Millions of people feel lonely during the holidays. Loneliness, an emotion, like all emotions can be a bit tricky to describe. We know it’s real, like love or anger, or happiness, but find it a bit slippery to describe. Emotions are subjective and trying to pin them down is like trying to sew a button on a poached egg. Doesn’t always go well. And the holidays can compound the slippery feeling. For some folks, the holidays are depressing and they often feel alone, even if they are with family and friends. Other folks can’t wait for the holidays and the time  together with those same family and friends.

While there are plenty of prescriptions for how to make your holidays better and more enjoyable, I believe you will have to focus on the quality of your relationships to get the most out of the holidays. The best selling author, Adam Grant agrees with me.

The best cure for loneliness is not more frequent interaction. It’s more meaningful interaction. Many people enjoy solitude. We can spend up to 75% of our time alone without feeling isolated. What matters most for well-being is the quality of our connections, not the quantity.

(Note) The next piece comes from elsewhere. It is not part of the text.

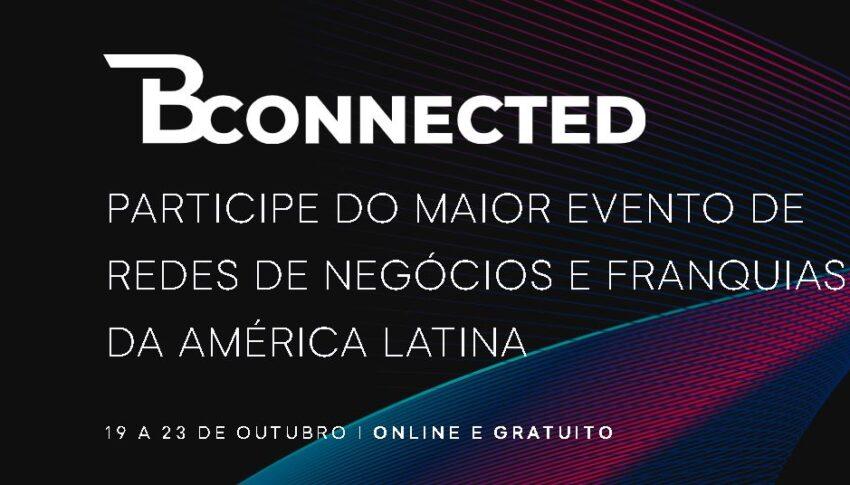 PARTICIPE DO MAIOR EVENTO DE REDES DE NEGÓCIOS E FRANQUIAS DA AMÉRICA LATINA OnLine E Gratuíto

I think he’s on to something most of us already know. It’s about the relationships. What we often struggle with, is how to enjoy those relationships. My advice, just go love them. Do you have to hang out with someone that has hurt you, lied to you, even betrayed you? You don’t have to be around them much, or at all, but if you do, make it a quality time from your side. Love them. At a distance if need be, but show them love. And here is a little secret, the cure, for loneliness is to love others. 

My first Christmas away from home was spent in the barracks on the Army Air Field in Savannah Georgia. No friends, no gifts, no one to talk to. The other soldiers went home on leave and I had the Baracks to myself. I even watched college football on a black and white tv, all pretty boring stuff since I was so desperate for companionship. I was very lonely.

Things have improved a lot since then. Having a family made the biggest difference for me. If you have some family nearby, hopefully you can enjoy being with them. If you have no one to be with, hopefully you can enjoy being with yourself, or find a way to mingle with others, at the park or church or party.

The loneliest times in my life can be traced back to the times when I was only interested in who cares for me. As the years went by, I learned to give and care a lot more for others. As life went on, that became my daily reason for living, and during the holidays, the reason for the season.

Once again, the Life of the Good Shepherd gives me hope. He brings us together in relationships, or flocks you might say. He provides for us. He teaches us to love, when it’s easy and when it’s not. May your holidays be filled with inclusive love and awareness that you are not alone.